US House begins debate on revised finance rescue plan

October 3rd, 2008 - 11:35 pm ICT by IANS  

Washington, Oct 3 (DPA) The US House of Representatives Friday began 90 minutes of debate on the new version of the finance rescue plan, but in a mood of resignation about the politically unpopular bail-out of Wall Street. Representative Charles Rangel of New York began the speech, saying the Congress was acting on the $700-billion rescue plan “with a political pistol at our heads”.

Congress has received tens of thousands of phone calls from angry voters who oppose using tax money to rescue the economy from what President George W. Bush has warned would be a long and painful recession.

But House Republican leader John Boehner was optimistic that there were enough votes to pass the new plan, after Republicans and some Democrats formed enough of a majority to kill the plan Monday.

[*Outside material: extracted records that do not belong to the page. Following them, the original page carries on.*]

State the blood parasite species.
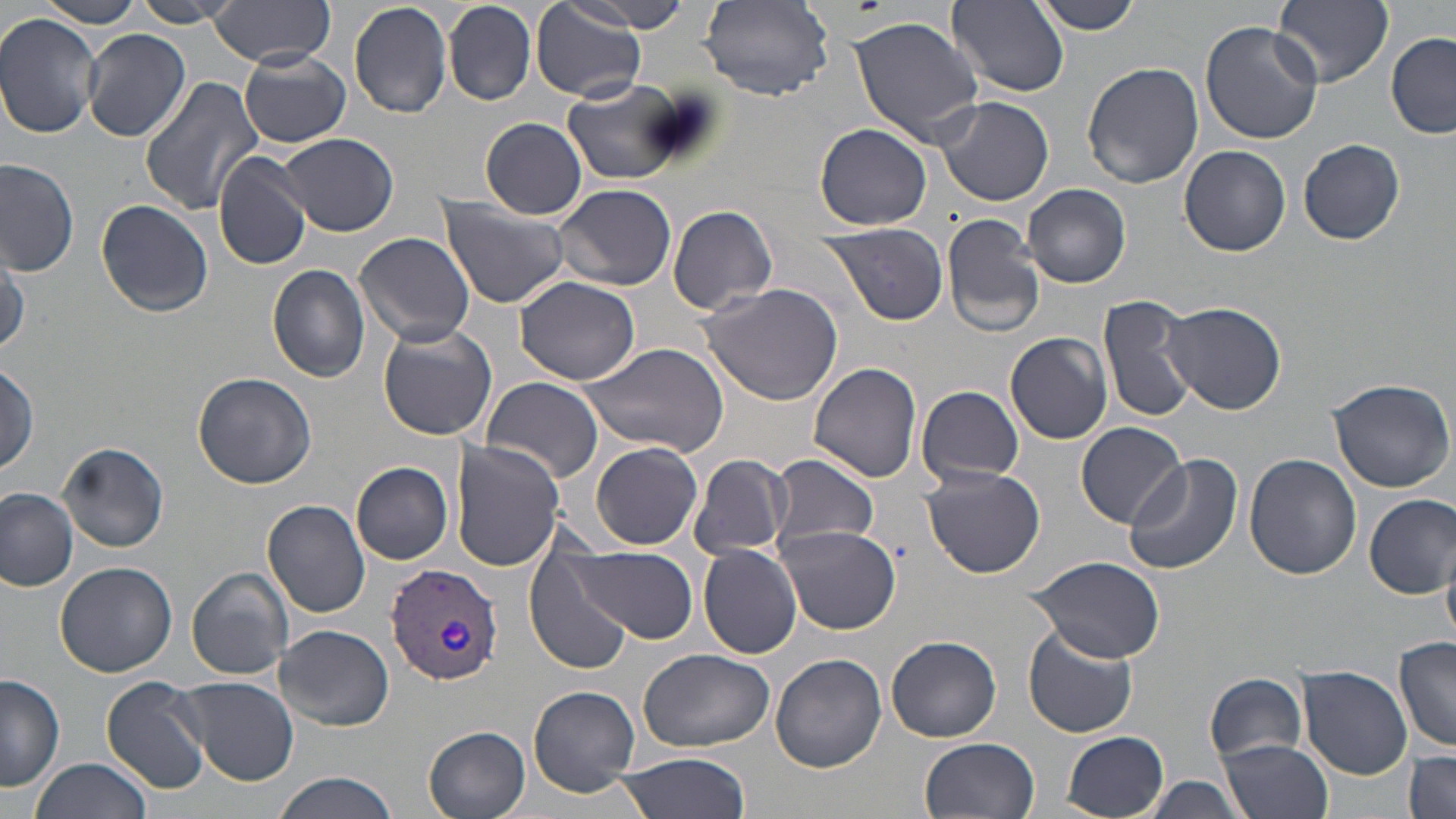

Plasmodium vivax.

magnification = 1000x
image size = 1456×819 pixels
uninfected red blood cell locations = approximate bounding boxes as (x1,y1)-(x2,y2) corner pairs in pixels: (35,0)-(148,26), (209,0)-(336,64), (349,0)-(454,118), (1030,0)-(1145,34), (1272,0)-(1392,88), (132,1)-(233,27), (444,1)-(535,105), (569,1)-(699,34), (700,1)-(836,103), (949,1)-(1068,95), (530,6)-(648,102), (0,14)-(102,137), (851,14)-(989,144), (1201,21)-(1322,143), (82,28)-(191,142), (1385,33)-(1456,139), (98,49)-(239,182), (239,52)-(351,147), (1082,60)-(1201,189), (139,76)-(263,214), (564,81)-(689,185), (937,97)-(1054,207), (482,117)-(588,218), (816,123)-(930,232), (280,132)-(398,235), (1298,139)-(1405,245), (1179,145)-(1291,256), (213,152)-(314,272), (0,157)-(79,276), (555,183)-(678,291), (1024,183)-(1131,288), (437,197)-(571,309), (95,199)-(214,317), (667,204)-(778,316), (942,212)-(1047,338), (818,222)-(948,326), (353,231)-(475,349), (0,248)-(28,360), (266,264)-(372,384), (515,276)-(640,386), (701,279)-(844,406), (1098,294)-(1198,424), (1163,302)-(1284,414), (377,325)-(496,442), (1005,332)-(1114,444), (578,341)-(731,459), (0,360)-(40,475), (809,360)-(922,484), (193,372)-(317,490), (481,376)-(603,486), (1327,377)-(1454,492), (916,385)-(1025,485), (1076,422)-(1187,530), (59,440)-(169,552), (451,440)-(565,570), (591,441)-(703,550), (768,452)-(879,555), (688,453)-(793,561), (1244,453)-(1361,580), (1123,455)-(1243,577), (351,461)-(454,565), (922,467)-(1045,579), (0,488)-(79,593), (1364,495)-(1455,596), (264,499)-(371,618), (776,524)-(901,635), (699,544)-(803,659), (568,546)-(698,645), (1027,556)-(1168,663), (527,557)-(632,674), (56,561)-(175,676), (186,568)-(294,680), (276,625)-(395,729), (1023,625)-(1138,738), (887,635)-(1001,743), (1395,637)-(1456,754), (639,649)-(774,752), (771,653)-(886,772), (1299,666)-(1413,781), (1205,672)-(1307,762), (0,673)-(66,792), (101,675)-(211,796), (177,676)-(300,784), (526,685)-(641,796), (424,726)-(531,819), (1064,731)-(1169,816), (920,736)-(1040,819), (1219,738)-(1333,819), (1404,750)-(1456,819), (615,751)-(750,819), (34,756)-(154,819), (272,772)-(401,819), (1138,775)-(1254,817)
Plasmodium vivax-infected red blood cell locations = approximate bounding boxes as (x1,y1)-(x2,y2) corner pairs in pixels: (385,562)-(502,685)
preparation = thin blood smear
stain = May-Grünwald-Giemsa
field of view = one of a larger specimen
modality = light microscopy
Assess this cell for malaria.
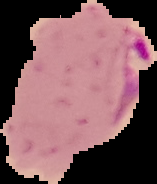

Parasitized.

Summary:
  - Image type: segmented cell region on a black background
  - Preparation: thin blood film
  - Image size: 157×184 pixels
Name the blood parasite species.
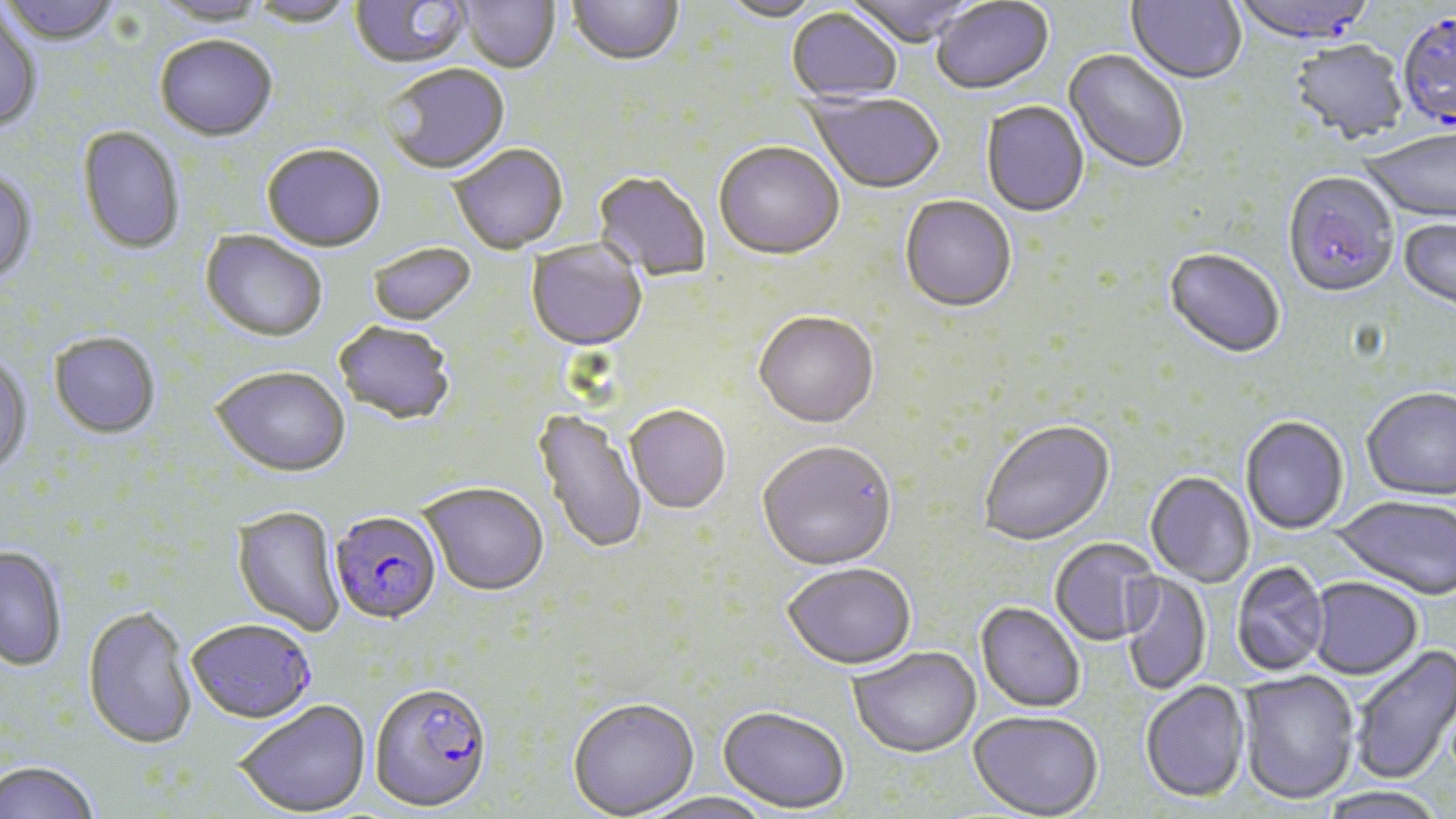

Plasmodium falciparum.

Summary:
  - Coordinate format: approximate bounding boxes as (x1, y1, x2, y2) in pixels
  - Plasmodium falciparum-infected red blood cell locations: (1232, 0, 1378, 48), (1396, 13, 1456, 134), (329, 512, 443, 627), (186, 621, 317, 726), (369, 685, 492, 815)
  - Uninfected red blood cell locations: (1, 0, 121, 48), (154, 0, 268, 28), (248, 0, 356, 29), (349, 0, 471, 72), (460, 0, 560, 75), (567, 0, 683, 69), (718, 0, 827, 24), (844, 0, 978, 50), (1126, 0, 1246, 87), (930, 1, 1054, 97), (786, 8, 901, 104), (0, 10, 43, 133), (155, 38, 277, 145), (1289, 41, 1408, 146), (1062, 50, 1188, 176), (383, 65, 511, 177), (805, 91, 944, 196), (981, 102, 1089, 219), (77, 127, 185, 256), (1360, 129, 1456, 226), (714, 144, 844, 263), (261, 146, 386, 254), (450, 146, 568, 256), (0, 171, 37, 286), (592, 173, 710, 281), (1283, 173, 1399, 300), (899, 197, 1016, 314), (1398, 219, 1456, 315), (200, 232, 327, 345), (526, 240, 648, 354), (367, 244, 476, 328), (1164, 250, 1285, 361), (753, 314, 880, 431), (334, 323, 455, 427), (49, 333, 160, 440), (0, 357, 33, 479), (211, 368, 350, 480), (1362, 388, 1456, 503), (625, 407, 731, 516), (533, 408, 648, 556), (1241, 418, 1349, 536), (978, 421, 1116, 547), (757, 443, 897, 573), (1145, 472, 1255, 588), (418, 484, 548, 598), (1332, 496, 1456, 601), (232, 506, 345, 637), (1050, 539, 1160, 647), (0, 546, 67, 672), (1231, 562, 1330, 676), (783, 565, 916, 672), (1122, 573, 1212, 696), (1308, 577, 1423, 680), (975, 602, 1084, 713), (81, 606, 197, 752), (1348, 643, 1456, 785), (848, 648, 982, 760), (1238, 669, 1360, 804), (1140, 680, 1251, 804), (567, 699, 700, 819), (235, 702, 371, 817), (718, 709, 850, 815), (968, 711, 1103, 819), (0, 761, 100, 819), (1318, 786, 1445, 819), (642, 793, 776, 819)
  - Magnification: 1000x
  - Modality: light microscopy
  - Stain: May-Grünwald-Giemsa
  - Field of view: one of a larger specimen
  - Preparation: thin blood film
  - Image size: 1456×819 pixels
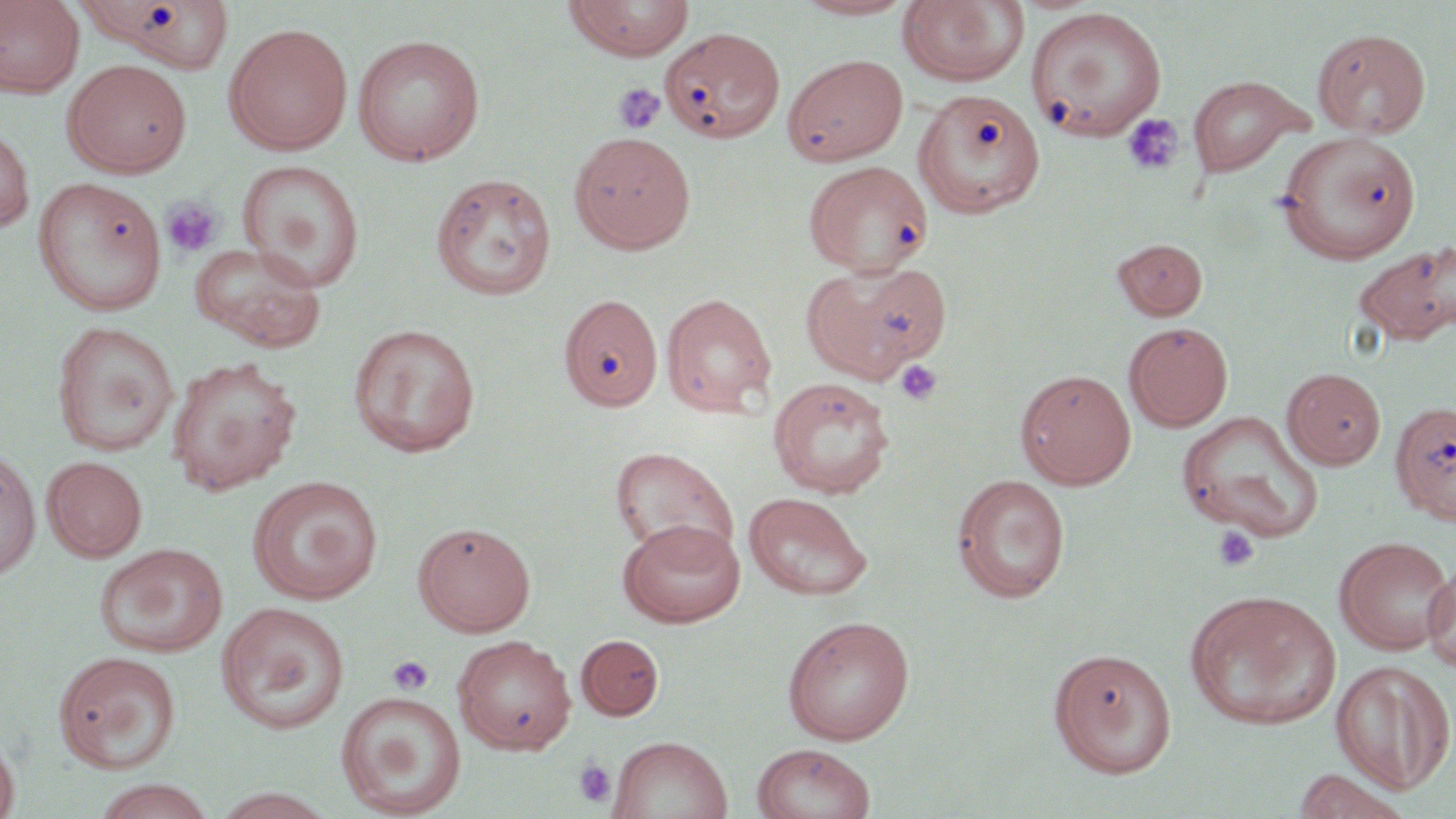

slide-level diagnosis = negative for blood parasites
uninfected red blood cell locations = approximate bounding boxes as (x1, y1, x2, y2) in pixels: (0, 0, 84, 97), (77, 0, 237, 73), (563, 0, 696, 61), (793, 0, 918, 20), (897, 0, 1030, 88), (1027, 7, 1166, 139), (224, 22, 353, 156), (662, 26, 784, 143), (1312, 27, 1431, 139), (351, 34, 485, 165), (782, 53, 909, 166), (62, 59, 192, 178), (1187, 74, 1313, 178), (913, 88, 1046, 218), (0, 123, 35, 233), (569, 131, 697, 254), (1277, 131, 1422, 264), (237, 159, 365, 292), (803, 160, 934, 276), (431, 172, 557, 301), (33, 177, 167, 316), (1113, 238, 1208, 320), (1351, 240, 1455, 347), (189, 243, 327, 352), (803, 260, 952, 382), (660, 292, 777, 416), (558, 294, 663, 412), (51, 321, 180, 456), (1124, 322, 1233, 432), (347, 323, 482, 456), (165, 356, 303, 495), (1282, 367, 1387, 469), (1015, 368, 1137, 489), (768, 375, 895, 498), (1389, 400, 1456, 525), (1178, 411, 1324, 542), (610, 445, 738, 562), (0, 449, 41, 582), (41, 455, 147, 562), (952, 474, 1071, 602), (247, 476, 384, 605), (744, 491, 873, 601), (617, 518, 746, 628), (412, 520, 536, 637), (1334, 536, 1455, 655), (94, 543, 229, 657), (1422, 559, 1456, 674), (1184, 588, 1342, 731), (216, 601, 350, 733), (782, 615, 915, 745), (576, 634, 664, 721), (452, 635, 577, 754), (1048, 647, 1177, 777), (53, 650, 182, 774), (1331, 660, 1455, 793), (335, 692, 467, 817), (0, 732, 20, 819), (607, 735, 732, 819), (752, 743, 876, 819), (91, 778, 217, 819), (209, 786, 341, 819)
field of view = single
preparation = thin blood smear
platelet locations = approximate bounding boxes as (x1, y1, x2, y2) in pixels: (613, 82, 666, 136), (1121, 114, 1185, 176), (160, 196, 223, 258), (894, 359, 944, 406), (1212, 526, 1260, 572), (387, 655, 434, 696), (572, 758, 617, 808)
modality = optical microscopy
magnification = 1000x
image size = 1456×819 pixels
stain = May-Grünwald-Giemsa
Assess the morphology of the erythrocytes.
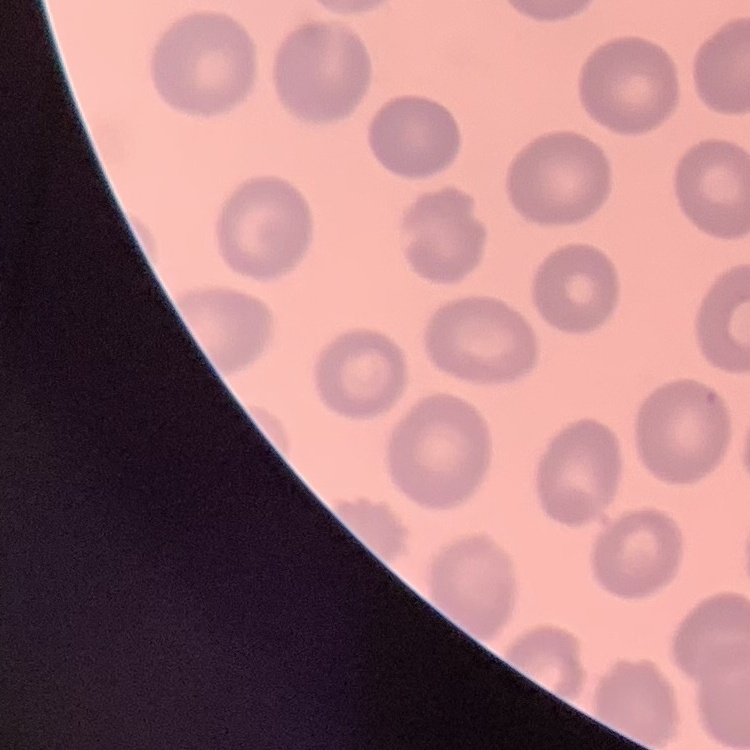

No rouleaux formation.

Thin peripheral smear. One tile cut from a larger photomicrograph. Stained with either Field's or Giemsa.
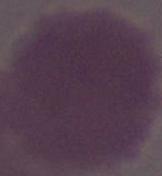

modality = photomicrograph
identification = erythrocyte
magnification = 1000x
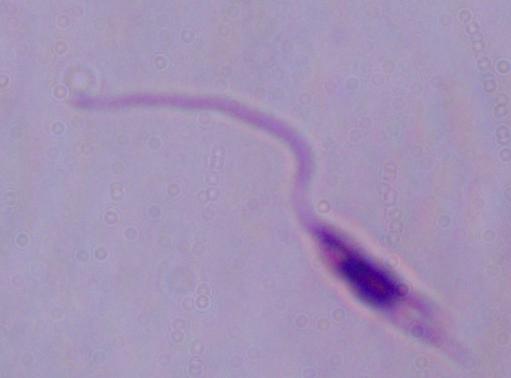

A Leishmania parasite is seen. Micrograph. Captured at 1000x magnification.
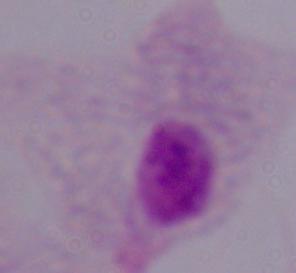
Summary:
  - Magnification: 1000x
  - Identification: trichomonad
  - Modality: micrograph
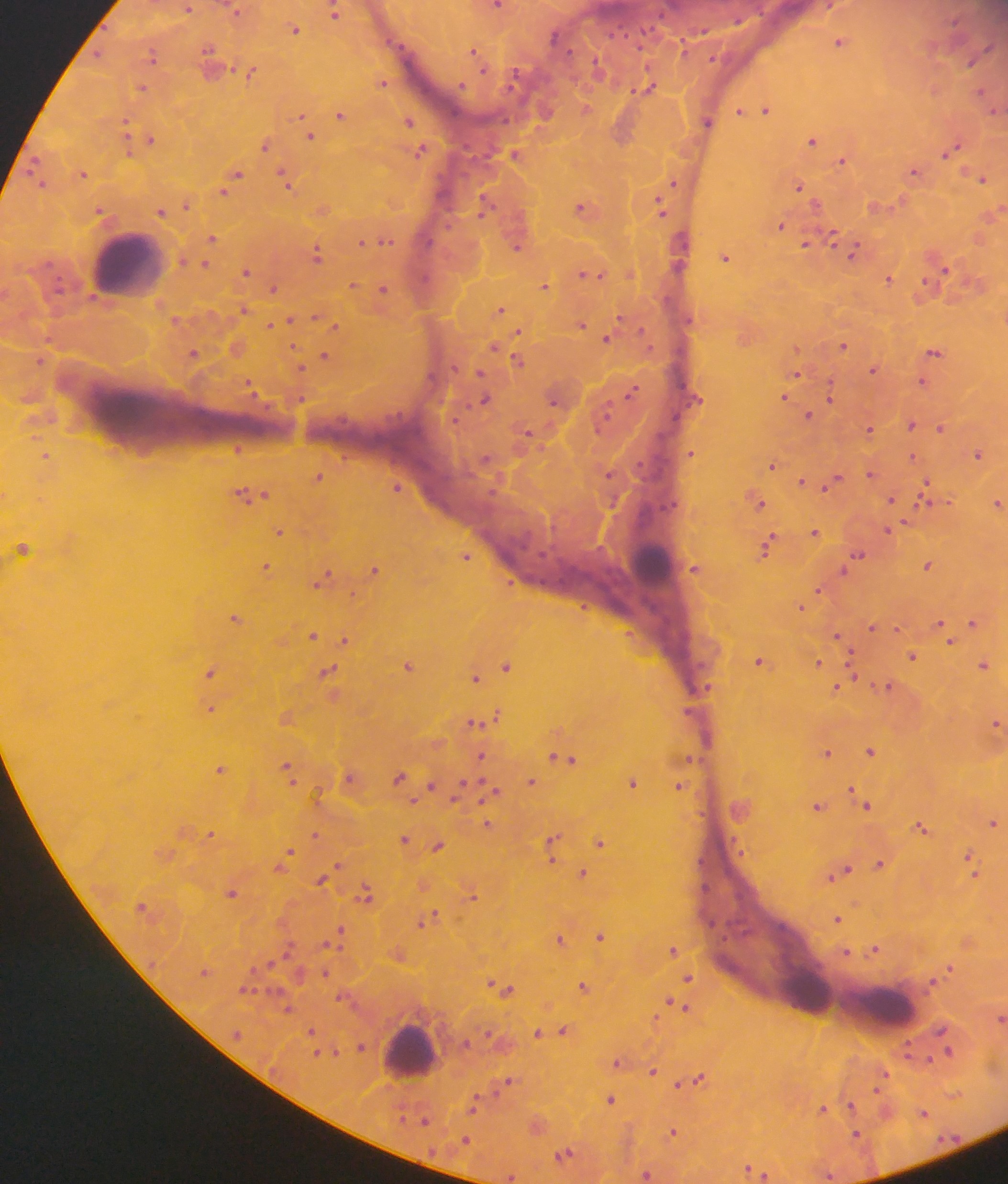 Approximate centers as {x, y} in pixels. Malaria parasite locations: {496, 6}, {827, 6}, {188, 8}, {236, 10}, {333, 12}, {294, 29}, {840, 41}, {475, 52}, {97, 54}, {152, 55}, {209, 60}, {251, 71}, {382, 82}, {141, 88}, {648, 88}, {981, 92}, {585, 109}, {765, 109}, {739, 110}, {339, 114}, {301, 116}, {408, 121}, {707, 121}, {126, 128}, {310, 135}, {150, 139}, {812, 140}, {265, 145}, {950, 149}, {418, 151}, {515, 154}, {842, 160}, {914, 171}, {83, 173}, {235, 174}, {980, 178}, {286, 180}, {673, 183}, {799, 186}, {224, 190}, {186, 204}, {660, 206}, {581, 207}, {483, 208}, {322, 209}, {100, 211}, {160, 211}, {780, 225}, {833, 236}, {212, 237}, {385, 239}, {363, 243}, {806, 243}, {516, 246}, {853, 252}, {316, 254}, {725, 257}, {204, 264}, {941, 268}, {246, 271}, {629, 274}, {588, 275}, {888, 278}, {353, 285}, {545, 286}, {273, 288}, {383, 289}, {499, 309}, {242, 311}, {176, 321}, {286, 322}, {274, 324}, {581, 324}, {333, 326}, {519, 332}, {607, 338}, {843, 345}, {236, 348}, {496, 348}, {934, 351}, {192, 353}, {324, 356}, {517, 359}, {40, 360}, {300, 367}, {872, 370}, {795, 374}, {922, 382}, {249, 386}, {632, 391}, {829, 392}, {783, 397}, {484, 399}, {554, 400}, {808, 415}, {911, 425}, {940, 428}, {869, 429}, {528, 434}, {237, 447}, {691, 453}, {977, 453}, {46, 456}, {772, 465}, {609, 473}, {870, 473}, {318, 477}, {801, 482}, {831, 482}, {396, 487}, {925, 492}, {247, 494}, {892, 500}, {756, 501}, {997, 503}, {279, 531}, {889, 531}, {813, 532}, {767, 546}, {22, 549}, {465, 556}, {855, 556}, {927, 565}, {266, 567}, {695, 568}, {374, 569}, {322, 579}, {818, 589}, {801, 607}, {235, 618}, {973, 622}, {871, 628}, {943, 628}, {312, 635}, {344, 639}, {839, 639}, {912, 656}, {760, 662}, {818, 663}, {408, 665}, {983, 665}, {506, 666}, {210, 672}, {327, 672}, {475, 677}, {885, 686}, {836, 687}, {210, 709}, {286, 717}, {493, 717}, {480, 720}, {996, 723}, {870, 750}, {827, 752}, {481, 756}, {688, 758}, {566, 759}, {220, 769}, {288, 770}, {350, 777}, {399, 777}, {531, 782}, {632, 782}, {430, 786}, {678, 786}, {490, 792}, {865, 803}, {817, 806}, {993, 822}, {487, 824}, {921, 827}, {209, 834}, {314, 835}, {404, 838}, {600, 842}, {552, 843}, {438, 845}, {286, 855}, {970, 862}, {880, 864}, {338, 867}, {972, 872}, {583, 873}, {840, 873}, {322, 878}, {231, 893}, {365, 895}, {472, 895}, {434, 916}, {837, 918}, {426, 921}, {339, 934}, {600, 935}, {560, 939}, {673, 949}, {874, 949}, {846, 952}, {949, 968}, {324, 973}, {688, 978}, {503, 987}, {584, 987}, {676, 1005}, {287, 1008}, {1000, 1018}, {563, 1030}, {310, 1031}, {537, 1032}, {360, 1046}, {946, 1051}, {618, 1062}, {652, 1071}, {699, 1077}, {882, 1077}, {508, 1080}, {678, 1083}, {610, 1099}, {474, 1102}, {851, 1105}, {823, 1109}, {923, 1113}, {425, 1119}, {537, 1125}, {672, 1132}, {857, 1136}, {465, 1140}, {564, 1155}, {751, 1170}, {646, 1173}, {760, 1173}, {828, 1174}, {510, 1177}. Leukocyte locations: {126, 262}, {651, 565}, {807, 992}, {886, 1008}, {410, 1051}. Single field of view. Image is 1008×1184 pixels. Sample from Ghana. Mobile-phone photograph taken through the microscope. Thick blood smear.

Boehner and Representative Roy Blunt, who has been the main negotiator focussed on bringing Republicans on board, told reporters before debate began that the call volume had shifted and evened out, with many people now calling to urge passage of the plan.

He said they were calling out of worry for their pensions, their retirement investment plans and their ability to get credit at the bank.

Speaker of the House Nancy Pelosi Thursday vowed not to take the bill to the floor unless she was sure of the votes.

The Senate adopted the revised legislation Wednesday night in a 74-25 vote, after it was sweetened with a year-long increase in government-backed guarantees for bank deposits from $100,000 to $250,000, extensions of tax credits for renewable energy and small businesses and tax changes that will benefit the middle class.

But some House Republicans objected to some of the sweeteners, which included non-related items such as requiring health insurers to provide parity of coverage for mental illness as well as physical ailments and removing an excise tax from a company in Oregon that makes wooden arrow shafts.

The original three-page bill submitted by the White House two weeks ago has grown to 450 pages, the New York Times reported.

Representative Steven LaTourette of Ohio Thursday told reporters that he was encountering stiff resistance in a campaign to convince 20 Republicans who voted no Monday to change to yes.

“The number $700 billion continues to be difficult,” he said. “It’s difficult because nobody can seem to explain why the secretary (US Treasury Secretary Henry Paulson) needs $700 billion.”